[start]

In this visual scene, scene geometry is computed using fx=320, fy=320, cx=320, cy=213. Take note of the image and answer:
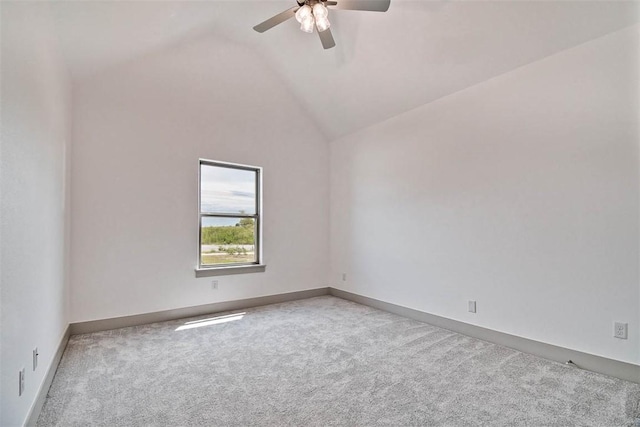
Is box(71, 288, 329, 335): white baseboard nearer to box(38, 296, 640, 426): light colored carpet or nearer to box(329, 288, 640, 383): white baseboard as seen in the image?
box(38, 296, 640, 426): light colored carpet

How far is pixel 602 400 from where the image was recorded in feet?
6.83

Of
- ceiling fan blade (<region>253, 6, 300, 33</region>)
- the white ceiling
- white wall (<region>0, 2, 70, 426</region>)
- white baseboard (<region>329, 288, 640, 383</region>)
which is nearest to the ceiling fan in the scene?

[end]

> Exercise requirements:
Reproduce the material word for word. Any pictures should be left out of the copy.

> The output:
In this visual scene, scene geometry is computed using fx=320, fy=320, cx=320, cy=213. Take note of the image and answer:
Is box(71, 288, 329, 335): white baseboard nearer to box(38, 296, 640, 426): light colored carpet or nearer to box(329, 288, 640, 383): white baseboard as seen in the image?
box(38, 296, 640, 426): light colored carpet

How far is pixel 602 400 from where the image was recorded in feet?
6.83

Of
- ceiling fan blade (<region>253, 6, 300, 33</region>)
- the white ceiling
- white wall (<region>0, 2, 70, 426</region>)
- white baseboard (<region>329, 288, 640, 383</region>)
which is nearest to the ceiling fan in the scene?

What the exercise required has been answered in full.